Hubert Rotteveel, 52, Dixon, California, was convicted by a federal jury of one count of mail fraud affecting a financial institution relating to his role in a mortgage fraud scheme. The defendant and his conspirators inflated the values of 13 properties then worked with loan officers to provide false information to lenders about the income and liabilities of the buyers.
According to evidence produced at trial, Rotteveel acted as a real estate salesperson for 13 properties in Dixon, California, that were purchased by just two buyers. Rotteveel inflated the values of the properties and worked with loan officers to provide false information to lenders about the income and liabilities of the buyers to induce the lenders to fund loans for the properties. Rotteveel made the down payments on the homes, including two that he owned and sold, and got that money (and usually more) back from the lenders at closing.
For most of the transactions, when the sales closed, the escrow officer distributed funds to a bank account in the name of Windmill Properties, a company owned by Rotteveel, without disclosing these payments to the lenders. All 13 properties were used as rentals, with Rotteveel collecting the rents through Windmill Properties. Rotteveel netted over $300,000 through the sales in just seven months. According to the indictment, the lenders lost more than $3 million when all 13 properties underwent foreclosure.

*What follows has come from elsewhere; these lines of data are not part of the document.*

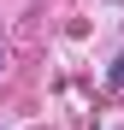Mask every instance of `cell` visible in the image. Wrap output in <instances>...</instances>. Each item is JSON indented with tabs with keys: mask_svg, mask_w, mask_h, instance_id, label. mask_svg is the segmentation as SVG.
I'll use <instances>...</instances> for the list:
<instances>
[{
	"mask_svg": "<svg viewBox=\"0 0 124 130\" xmlns=\"http://www.w3.org/2000/svg\"><path fill=\"white\" fill-rule=\"evenodd\" d=\"M107 83H112V89H124V53L112 59V71H107Z\"/></svg>",
	"mask_w": 124,
	"mask_h": 130,
	"instance_id": "6da1fadb",
	"label": "cell"
},
{
	"mask_svg": "<svg viewBox=\"0 0 124 130\" xmlns=\"http://www.w3.org/2000/svg\"><path fill=\"white\" fill-rule=\"evenodd\" d=\"M0 65H6V47H0Z\"/></svg>",
	"mask_w": 124,
	"mask_h": 130,
	"instance_id": "7a4b0ae2",
	"label": "cell"
}]
</instances>
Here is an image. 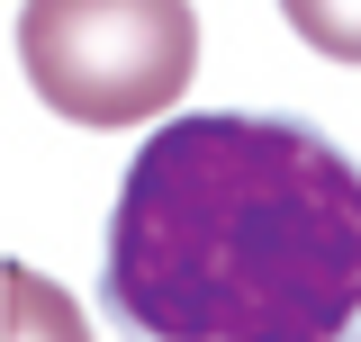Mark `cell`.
<instances>
[{"label": "cell", "instance_id": "cell-3", "mask_svg": "<svg viewBox=\"0 0 361 342\" xmlns=\"http://www.w3.org/2000/svg\"><path fill=\"white\" fill-rule=\"evenodd\" d=\"M0 334L9 342H90V324H82V306L63 298L45 270L9 261V270H0Z\"/></svg>", "mask_w": 361, "mask_h": 342}, {"label": "cell", "instance_id": "cell-1", "mask_svg": "<svg viewBox=\"0 0 361 342\" xmlns=\"http://www.w3.org/2000/svg\"><path fill=\"white\" fill-rule=\"evenodd\" d=\"M99 306L118 342H353L361 171L298 118H172L127 163Z\"/></svg>", "mask_w": 361, "mask_h": 342}, {"label": "cell", "instance_id": "cell-2", "mask_svg": "<svg viewBox=\"0 0 361 342\" xmlns=\"http://www.w3.org/2000/svg\"><path fill=\"white\" fill-rule=\"evenodd\" d=\"M18 72L73 127H145L199 72L190 0H27Z\"/></svg>", "mask_w": 361, "mask_h": 342}, {"label": "cell", "instance_id": "cell-4", "mask_svg": "<svg viewBox=\"0 0 361 342\" xmlns=\"http://www.w3.org/2000/svg\"><path fill=\"white\" fill-rule=\"evenodd\" d=\"M280 9H289V27H298L316 54L361 63V0H280Z\"/></svg>", "mask_w": 361, "mask_h": 342}]
</instances>
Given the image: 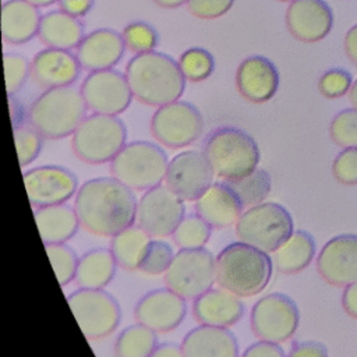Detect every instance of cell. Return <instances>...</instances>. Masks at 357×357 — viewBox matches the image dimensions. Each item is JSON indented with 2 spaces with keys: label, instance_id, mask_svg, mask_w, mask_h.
I'll return each mask as SVG.
<instances>
[{
  "label": "cell",
  "instance_id": "cell-1",
  "mask_svg": "<svg viewBox=\"0 0 357 357\" xmlns=\"http://www.w3.org/2000/svg\"><path fill=\"white\" fill-rule=\"evenodd\" d=\"M137 198L114 177L91 178L75 194L74 209L86 231L113 237L137 220Z\"/></svg>",
  "mask_w": 357,
  "mask_h": 357
},
{
  "label": "cell",
  "instance_id": "cell-2",
  "mask_svg": "<svg viewBox=\"0 0 357 357\" xmlns=\"http://www.w3.org/2000/svg\"><path fill=\"white\" fill-rule=\"evenodd\" d=\"M132 96L148 106H163L180 99L185 78L180 64L160 52L135 54L126 66Z\"/></svg>",
  "mask_w": 357,
  "mask_h": 357
},
{
  "label": "cell",
  "instance_id": "cell-3",
  "mask_svg": "<svg viewBox=\"0 0 357 357\" xmlns=\"http://www.w3.org/2000/svg\"><path fill=\"white\" fill-rule=\"evenodd\" d=\"M272 264L268 252L236 241L226 245L216 257V282L238 297H252L269 283Z\"/></svg>",
  "mask_w": 357,
  "mask_h": 357
},
{
  "label": "cell",
  "instance_id": "cell-4",
  "mask_svg": "<svg viewBox=\"0 0 357 357\" xmlns=\"http://www.w3.org/2000/svg\"><path fill=\"white\" fill-rule=\"evenodd\" d=\"M86 109L79 89L73 86L52 88L31 103L26 120L43 138L60 139L74 134L86 117Z\"/></svg>",
  "mask_w": 357,
  "mask_h": 357
},
{
  "label": "cell",
  "instance_id": "cell-5",
  "mask_svg": "<svg viewBox=\"0 0 357 357\" xmlns=\"http://www.w3.org/2000/svg\"><path fill=\"white\" fill-rule=\"evenodd\" d=\"M204 155L215 174L225 181L250 174L259 163L257 141L236 127H220L211 132L204 144Z\"/></svg>",
  "mask_w": 357,
  "mask_h": 357
},
{
  "label": "cell",
  "instance_id": "cell-6",
  "mask_svg": "<svg viewBox=\"0 0 357 357\" xmlns=\"http://www.w3.org/2000/svg\"><path fill=\"white\" fill-rule=\"evenodd\" d=\"M167 156L165 151L149 141H134L110 162L112 177L132 191H148L166 178Z\"/></svg>",
  "mask_w": 357,
  "mask_h": 357
},
{
  "label": "cell",
  "instance_id": "cell-7",
  "mask_svg": "<svg viewBox=\"0 0 357 357\" xmlns=\"http://www.w3.org/2000/svg\"><path fill=\"white\" fill-rule=\"evenodd\" d=\"M127 128L117 116L93 113L86 116L71 138L74 155L88 165L112 162L124 148Z\"/></svg>",
  "mask_w": 357,
  "mask_h": 357
},
{
  "label": "cell",
  "instance_id": "cell-8",
  "mask_svg": "<svg viewBox=\"0 0 357 357\" xmlns=\"http://www.w3.org/2000/svg\"><path fill=\"white\" fill-rule=\"evenodd\" d=\"M234 229L240 241L265 252H273L294 231L291 215L276 202L250 206L240 215Z\"/></svg>",
  "mask_w": 357,
  "mask_h": 357
},
{
  "label": "cell",
  "instance_id": "cell-9",
  "mask_svg": "<svg viewBox=\"0 0 357 357\" xmlns=\"http://www.w3.org/2000/svg\"><path fill=\"white\" fill-rule=\"evenodd\" d=\"M67 303L88 340H99L112 335L120 324V305L103 289L79 287L67 297Z\"/></svg>",
  "mask_w": 357,
  "mask_h": 357
},
{
  "label": "cell",
  "instance_id": "cell-10",
  "mask_svg": "<svg viewBox=\"0 0 357 357\" xmlns=\"http://www.w3.org/2000/svg\"><path fill=\"white\" fill-rule=\"evenodd\" d=\"M216 282V258L206 248L180 250L165 272L166 287L185 300H195Z\"/></svg>",
  "mask_w": 357,
  "mask_h": 357
},
{
  "label": "cell",
  "instance_id": "cell-11",
  "mask_svg": "<svg viewBox=\"0 0 357 357\" xmlns=\"http://www.w3.org/2000/svg\"><path fill=\"white\" fill-rule=\"evenodd\" d=\"M298 307L283 293H271L261 297L250 315L254 336L264 342L284 343L293 337L298 328Z\"/></svg>",
  "mask_w": 357,
  "mask_h": 357
},
{
  "label": "cell",
  "instance_id": "cell-12",
  "mask_svg": "<svg viewBox=\"0 0 357 357\" xmlns=\"http://www.w3.org/2000/svg\"><path fill=\"white\" fill-rule=\"evenodd\" d=\"M204 130L201 112L191 103L176 100L156 109L151 119L153 138L172 149L195 142Z\"/></svg>",
  "mask_w": 357,
  "mask_h": 357
},
{
  "label": "cell",
  "instance_id": "cell-13",
  "mask_svg": "<svg viewBox=\"0 0 357 357\" xmlns=\"http://www.w3.org/2000/svg\"><path fill=\"white\" fill-rule=\"evenodd\" d=\"M184 213V201L167 185H158L139 198L137 223L152 237H167L173 234Z\"/></svg>",
  "mask_w": 357,
  "mask_h": 357
},
{
  "label": "cell",
  "instance_id": "cell-14",
  "mask_svg": "<svg viewBox=\"0 0 357 357\" xmlns=\"http://www.w3.org/2000/svg\"><path fill=\"white\" fill-rule=\"evenodd\" d=\"M79 91L86 107L100 114L117 116L130 106L132 99L126 74L112 68L89 73Z\"/></svg>",
  "mask_w": 357,
  "mask_h": 357
},
{
  "label": "cell",
  "instance_id": "cell-15",
  "mask_svg": "<svg viewBox=\"0 0 357 357\" xmlns=\"http://www.w3.org/2000/svg\"><path fill=\"white\" fill-rule=\"evenodd\" d=\"M213 176L204 152L184 151L169 162L165 181L183 201H197L213 184Z\"/></svg>",
  "mask_w": 357,
  "mask_h": 357
},
{
  "label": "cell",
  "instance_id": "cell-16",
  "mask_svg": "<svg viewBox=\"0 0 357 357\" xmlns=\"http://www.w3.org/2000/svg\"><path fill=\"white\" fill-rule=\"evenodd\" d=\"M29 202L35 208L66 204L77 194L78 178L63 166H38L24 173Z\"/></svg>",
  "mask_w": 357,
  "mask_h": 357
},
{
  "label": "cell",
  "instance_id": "cell-17",
  "mask_svg": "<svg viewBox=\"0 0 357 357\" xmlns=\"http://www.w3.org/2000/svg\"><path fill=\"white\" fill-rule=\"evenodd\" d=\"M187 312L185 298L170 289H156L142 296L134 307V318L156 333L174 331Z\"/></svg>",
  "mask_w": 357,
  "mask_h": 357
},
{
  "label": "cell",
  "instance_id": "cell-18",
  "mask_svg": "<svg viewBox=\"0 0 357 357\" xmlns=\"http://www.w3.org/2000/svg\"><path fill=\"white\" fill-rule=\"evenodd\" d=\"M317 271L326 283L336 287L357 282V234L332 237L318 254Z\"/></svg>",
  "mask_w": 357,
  "mask_h": 357
},
{
  "label": "cell",
  "instance_id": "cell-19",
  "mask_svg": "<svg viewBox=\"0 0 357 357\" xmlns=\"http://www.w3.org/2000/svg\"><path fill=\"white\" fill-rule=\"evenodd\" d=\"M286 26L300 42H319L333 26L332 8L325 0H293L286 11Z\"/></svg>",
  "mask_w": 357,
  "mask_h": 357
},
{
  "label": "cell",
  "instance_id": "cell-20",
  "mask_svg": "<svg viewBox=\"0 0 357 357\" xmlns=\"http://www.w3.org/2000/svg\"><path fill=\"white\" fill-rule=\"evenodd\" d=\"M236 86L245 100L265 103L275 96L279 88V73L269 59L250 56L237 67Z\"/></svg>",
  "mask_w": 357,
  "mask_h": 357
},
{
  "label": "cell",
  "instance_id": "cell-21",
  "mask_svg": "<svg viewBox=\"0 0 357 357\" xmlns=\"http://www.w3.org/2000/svg\"><path fill=\"white\" fill-rule=\"evenodd\" d=\"M81 68L77 56L70 50L47 47L33 56L31 75L40 88L52 89L74 84Z\"/></svg>",
  "mask_w": 357,
  "mask_h": 357
},
{
  "label": "cell",
  "instance_id": "cell-22",
  "mask_svg": "<svg viewBox=\"0 0 357 357\" xmlns=\"http://www.w3.org/2000/svg\"><path fill=\"white\" fill-rule=\"evenodd\" d=\"M126 43L123 35L110 28L95 29L77 47V59L88 71H102L114 67L123 57Z\"/></svg>",
  "mask_w": 357,
  "mask_h": 357
},
{
  "label": "cell",
  "instance_id": "cell-23",
  "mask_svg": "<svg viewBox=\"0 0 357 357\" xmlns=\"http://www.w3.org/2000/svg\"><path fill=\"white\" fill-rule=\"evenodd\" d=\"M244 315V305L238 296L226 289H209L194 300L192 317L199 325L229 328Z\"/></svg>",
  "mask_w": 357,
  "mask_h": 357
},
{
  "label": "cell",
  "instance_id": "cell-24",
  "mask_svg": "<svg viewBox=\"0 0 357 357\" xmlns=\"http://www.w3.org/2000/svg\"><path fill=\"white\" fill-rule=\"evenodd\" d=\"M243 204L226 181L213 183L197 201L195 212L212 229H226L236 225L243 213Z\"/></svg>",
  "mask_w": 357,
  "mask_h": 357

Rotteveel’s conviction marked the third mortgage fraud conviction following trial in the past four weeks in the Eastern District. Anna Kuzmenko was convicted following a jury trial on August 29, 2014, and Alan David Tikal was convicted following a bench trial on September 15, 2014.
This case is the product of an investigation by the Internal Revenue Service – Criminal Investigation and the Federal Bureau of Investigation. Assistant United States Attorneys Jean M. Hobler and Justin L. Lee are prosecuting the case.
Rotteveel is set to be sentenced before Senior United States District Judge William B. Shubb on December 15, 2014, at 9:30 a.m. Rotteveel faces a maximum statutory penalty of 30 years in prison and a $1 million fine. The actual sentence, however, will be determined at the discretion of the court after consideration of any applicable statutory factors and the Federal Sentencing Guidelines, which take into account a number of variables.
United States Attorney Benjamin B. Wagner announced the conviction.
U.S. Attorney Wagner stated: “Hubert Rotteveel manipulated every aspect of the real estate process for his personal gain. As so often occurs in these cases, the result was losses to the financial institutions and neighborhoods burdened with foreclosed properties. We are grateful for the diligence, professionalism and cooperation that we have received from the FBI, the IRS, and all of our law enforcement partners in prosecuting these cases.”
“The defendant induced lenders to fund loans under false pretenses and then diverted a portion of the loan proceeds to himself,” said José M. Martínez, Special Agent in Charge, IRS-Criminal Investigation. “Each of the homes purchased during the course of the scheme was foreclosed upon. The impact of this type of fraud on homeowners and communities is devastating. IRS-CI is committed to pursuing those who line their pockets with profits from these schemes.”
“Rotteveel’s personal greed replaced the integrity maintained by licensed real estate agents. He intentionally defrauded the mortgage industry, artificially inflating home prices and facilitating loans that were destined for bankruptcy for personal gain,” said Assistant Special Agent in Charge John Gliatta of the Sacramento FBI. “Our FBI agents are committed to working with our investigative partners, such as the IRS and others, to identify and investigate individuals who erroneously believe such schemes have no victims and have no effect on the region’s economy.”